The Irrawaddy News Magazine [Covering Burma and Southeast Asia]

Timber Smuggling Ring Busted in Sagaing
By ZARNI MANN Friday, April 22, 2011

NEW DEHLI—A smuggling ring of more than 70 people, allegedly illegal traders in timber and forestry products, was detained in the Indo-Burmese border town of Tamu in Sagaing Division on Tuesday.

Many are staffers from a local Department of Forestry office, and are currently being questioned by a special investigation team from Naypyidaw.

According to a local source in northwestern Burma, more than 70 officials, timber traders and sawmill owners were detained on suspicion of illegal trade and corruption, and are currently being held at Tamu police station.

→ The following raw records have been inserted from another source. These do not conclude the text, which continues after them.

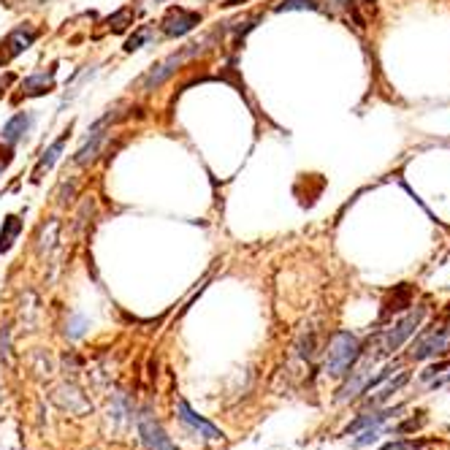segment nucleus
I'll list each match as a JSON object with an SVG mask.
<instances>
[{"instance_id": "obj_1", "label": "nucleus", "mask_w": 450, "mask_h": 450, "mask_svg": "<svg viewBox=\"0 0 450 450\" xmlns=\"http://www.w3.org/2000/svg\"><path fill=\"white\" fill-rule=\"evenodd\" d=\"M212 33L209 36H203L201 41H193V44H187V47H182L179 52H174V54H169L160 65H155L152 71H147V74L141 76V82H139V90L141 93H150V90H157L169 76H174L176 71H179V65L182 63H187L190 57H196V54H201V52L209 49V44H212Z\"/></svg>"}, {"instance_id": "obj_2", "label": "nucleus", "mask_w": 450, "mask_h": 450, "mask_svg": "<svg viewBox=\"0 0 450 450\" xmlns=\"http://www.w3.org/2000/svg\"><path fill=\"white\" fill-rule=\"evenodd\" d=\"M361 358V342L350 331H336L328 342L325 352V372L331 377H345Z\"/></svg>"}, {"instance_id": "obj_3", "label": "nucleus", "mask_w": 450, "mask_h": 450, "mask_svg": "<svg viewBox=\"0 0 450 450\" xmlns=\"http://www.w3.org/2000/svg\"><path fill=\"white\" fill-rule=\"evenodd\" d=\"M36 38H38V27L36 25H27L25 22V25L14 27V30L0 41V65L17 60L22 52H27L33 44H36Z\"/></svg>"}, {"instance_id": "obj_4", "label": "nucleus", "mask_w": 450, "mask_h": 450, "mask_svg": "<svg viewBox=\"0 0 450 450\" xmlns=\"http://www.w3.org/2000/svg\"><path fill=\"white\" fill-rule=\"evenodd\" d=\"M424 318H426V307H418V309L407 312L399 323H394V328H391V331L385 334V339H382V352L399 350L401 345L418 331V325L424 323Z\"/></svg>"}, {"instance_id": "obj_5", "label": "nucleus", "mask_w": 450, "mask_h": 450, "mask_svg": "<svg viewBox=\"0 0 450 450\" xmlns=\"http://www.w3.org/2000/svg\"><path fill=\"white\" fill-rule=\"evenodd\" d=\"M199 25H201L199 11H190V8H182V6L169 8V14L160 20V30L169 38H182V36H187L190 30H196Z\"/></svg>"}, {"instance_id": "obj_6", "label": "nucleus", "mask_w": 450, "mask_h": 450, "mask_svg": "<svg viewBox=\"0 0 450 450\" xmlns=\"http://www.w3.org/2000/svg\"><path fill=\"white\" fill-rule=\"evenodd\" d=\"M448 336L450 331L448 328H437V331H426L421 334L415 342H412V358L415 361H424V358H431V355H437V352H445L448 348Z\"/></svg>"}, {"instance_id": "obj_7", "label": "nucleus", "mask_w": 450, "mask_h": 450, "mask_svg": "<svg viewBox=\"0 0 450 450\" xmlns=\"http://www.w3.org/2000/svg\"><path fill=\"white\" fill-rule=\"evenodd\" d=\"M176 412H179V421H182L185 426H190L193 431H199L201 437H206V440H223V431H220V428H215L209 421H203L201 415H196V412H193V407H190L185 399L176 401Z\"/></svg>"}, {"instance_id": "obj_8", "label": "nucleus", "mask_w": 450, "mask_h": 450, "mask_svg": "<svg viewBox=\"0 0 450 450\" xmlns=\"http://www.w3.org/2000/svg\"><path fill=\"white\" fill-rule=\"evenodd\" d=\"M139 431H141V437H144V442H147V448L150 450H176L174 445H171V440L166 437V431L160 428V424L152 418L150 412L141 415Z\"/></svg>"}, {"instance_id": "obj_9", "label": "nucleus", "mask_w": 450, "mask_h": 450, "mask_svg": "<svg viewBox=\"0 0 450 450\" xmlns=\"http://www.w3.org/2000/svg\"><path fill=\"white\" fill-rule=\"evenodd\" d=\"M33 123H36V114H33V111H20V114H14V117L3 125L0 139H3L6 144H20L27 133H30Z\"/></svg>"}, {"instance_id": "obj_10", "label": "nucleus", "mask_w": 450, "mask_h": 450, "mask_svg": "<svg viewBox=\"0 0 450 450\" xmlns=\"http://www.w3.org/2000/svg\"><path fill=\"white\" fill-rule=\"evenodd\" d=\"M54 74H57V68L52 65L49 71H41V74H33L27 76L25 82L20 84V95H25V98H38V95H47L54 90Z\"/></svg>"}, {"instance_id": "obj_11", "label": "nucleus", "mask_w": 450, "mask_h": 450, "mask_svg": "<svg viewBox=\"0 0 450 450\" xmlns=\"http://www.w3.org/2000/svg\"><path fill=\"white\" fill-rule=\"evenodd\" d=\"M65 141H68V130L57 139V141H52V147L44 155H41V160H38V166H36V176H33V182H38L41 179V174L44 171H49L52 166L60 160V155H63V150H65Z\"/></svg>"}, {"instance_id": "obj_12", "label": "nucleus", "mask_w": 450, "mask_h": 450, "mask_svg": "<svg viewBox=\"0 0 450 450\" xmlns=\"http://www.w3.org/2000/svg\"><path fill=\"white\" fill-rule=\"evenodd\" d=\"M410 304H412V288H410V285H399V288L391 293V299L385 301L382 318H391V315H396V312L410 309Z\"/></svg>"}, {"instance_id": "obj_13", "label": "nucleus", "mask_w": 450, "mask_h": 450, "mask_svg": "<svg viewBox=\"0 0 450 450\" xmlns=\"http://www.w3.org/2000/svg\"><path fill=\"white\" fill-rule=\"evenodd\" d=\"M20 233H22V220L17 215H8L3 220V228H0V252L11 250V245L17 242Z\"/></svg>"}, {"instance_id": "obj_14", "label": "nucleus", "mask_w": 450, "mask_h": 450, "mask_svg": "<svg viewBox=\"0 0 450 450\" xmlns=\"http://www.w3.org/2000/svg\"><path fill=\"white\" fill-rule=\"evenodd\" d=\"M133 17H136V11H133L130 6H125V8H120L117 14H111V17L106 20V25H109V30H114V33H123V30H127V27L133 25Z\"/></svg>"}, {"instance_id": "obj_15", "label": "nucleus", "mask_w": 450, "mask_h": 450, "mask_svg": "<svg viewBox=\"0 0 450 450\" xmlns=\"http://www.w3.org/2000/svg\"><path fill=\"white\" fill-rule=\"evenodd\" d=\"M152 38H155V25H141L130 38H127L125 52H139L144 44H150Z\"/></svg>"}, {"instance_id": "obj_16", "label": "nucleus", "mask_w": 450, "mask_h": 450, "mask_svg": "<svg viewBox=\"0 0 450 450\" xmlns=\"http://www.w3.org/2000/svg\"><path fill=\"white\" fill-rule=\"evenodd\" d=\"M407 380H410V375H407V372H401L396 380H391V382H388V385H385V388H382V391L377 394L375 399H369V404H372V407H377V404H382L385 399H391V396H394V394L399 391V388L404 385V382H407Z\"/></svg>"}, {"instance_id": "obj_17", "label": "nucleus", "mask_w": 450, "mask_h": 450, "mask_svg": "<svg viewBox=\"0 0 450 450\" xmlns=\"http://www.w3.org/2000/svg\"><path fill=\"white\" fill-rule=\"evenodd\" d=\"M320 6L315 3V0H279L277 3V8L274 11H318Z\"/></svg>"}, {"instance_id": "obj_18", "label": "nucleus", "mask_w": 450, "mask_h": 450, "mask_svg": "<svg viewBox=\"0 0 450 450\" xmlns=\"http://www.w3.org/2000/svg\"><path fill=\"white\" fill-rule=\"evenodd\" d=\"M299 348H301V355H304V358H312V352H315V336H312V334L304 336L299 342Z\"/></svg>"}, {"instance_id": "obj_19", "label": "nucleus", "mask_w": 450, "mask_h": 450, "mask_svg": "<svg viewBox=\"0 0 450 450\" xmlns=\"http://www.w3.org/2000/svg\"><path fill=\"white\" fill-rule=\"evenodd\" d=\"M84 334V318H74V323H71V331H68V336H82Z\"/></svg>"}, {"instance_id": "obj_20", "label": "nucleus", "mask_w": 450, "mask_h": 450, "mask_svg": "<svg viewBox=\"0 0 450 450\" xmlns=\"http://www.w3.org/2000/svg\"><path fill=\"white\" fill-rule=\"evenodd\" d=\"M445 366H448V364H434V366H428V369L424 372V380H431V377H437L440 372H442V369H445Z\"/></svg>"}, {"instance_id": "obj_21", "label": "nucleus", "mask_w": 450, "mask_h": 450, "mask_svg": "<svg viewBox=\"0 0 450 450\" xmlns=\"http://www.w3.org/2000/svg\"><path fill=\"white\" fill-rule=\"evenodd\" d=\"M11 82H14V74H3V76H0V98L6 95V87H8Z\"/></svg>"}, {"instance_id": "obj_22", "label": "nucleus", "mask_w": 450, "mask_h": 450, "mask_svg": "<svg viewBox=\"0 0 450 450\" xmlns=\"http://www.w3.org/2000/svg\"><path fill=\"white\" fill-rule=\"evenodd\" d=\"M350 3L352 0H328V6H331V8H339V6H345V8H348Z\"/></svg>"}, {"instance_id": "obj_23", "label": "nucleus", "mask_w": 450, "mask_h": 450, "mask_svg": "<svg viewBox=\"0 0 450 450\" xmlns=\"http://www.w3.org/2000/svg\"><path fill=\"white\" fill-rule=\"evenodd\" d=\"M11 163V155H6V157H0V174H3V169Z\"/></svg>"}, {"instance_id": "obj_24", "label": "nucleus", "mask_w": 450, "mask_h": 450, "mask_svg": "<svg viewBox=\"0 0 450 450\" xmlns=\"http://www.w3.org/2000/svg\"><path fill=\"white\" fill-rule=\"evenodd\" d=\"M239 3H245V0H228L225 6H239Z\"/></svg>"}, {"instance_id": "obj_25", "label": "nucleus", "mask_w": 450, "mask_h": 450, "mask_svg": "<svg viewBox=\"0 0 450 450\" xmlns=\"http://www.w3.org/2000/svg\"><path fill=\"white\" fill-rule=\"evenodd\" d=\"M152 3H163V0H152Z\"/></svg>"}]
</instances>
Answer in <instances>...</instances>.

The suspected staffers from the Department of Forestry are in confinement at the Department's guest house.

“Some smugglers tried to escape across the border to India,” the source said. “But as both governments agreed to work in cooperation on the case, the authorities managed to catch them in Moreh [on the Indian side of the border] and in the Manipuri capital Imphal.

“This is the first time a special investigative unit has been sent here from the capital to deal with the illegal timber trade,” she said, adding that the detained forestry officials are junior staff.

“No senior forestry officials or township authorities have been arrested—yet,” she said.

Local sources said that the authorities have long been involved in the illegal felling and smuggling of timber and forestry products to India, and routinely accept bribes from the smugglers. Several sources confirmed to The Irrawaddy that corruption was endemic in the trade.

“The sawmill owners pay bribes of 300,000 kyat (US $350) per month while furniture makers pay 200,000 kyat per month to the township authorities and the Department of Forestry,” said a local businessman.

According to a border trader who spoke to The Irrawaddy on condition of anonymity, the black market price for hardwood is 400,000 kyat per ton or less, while the official price is 700,000 kyat.

Most of the timber and hardwood is from upper Sagaing Division and parts of Chin State. It is generally sawn into beams and transported by truck through the border to India, a local source said.

“The smuggling ring involves parties from both sides of the border,” he said. “The Burmese get the trees from forests illegally, the sawmill owners cut them, then the timber is transported to Moreh by trucks. At least 10 fully loaded trucks cross the Tamu-Moreh border every day.”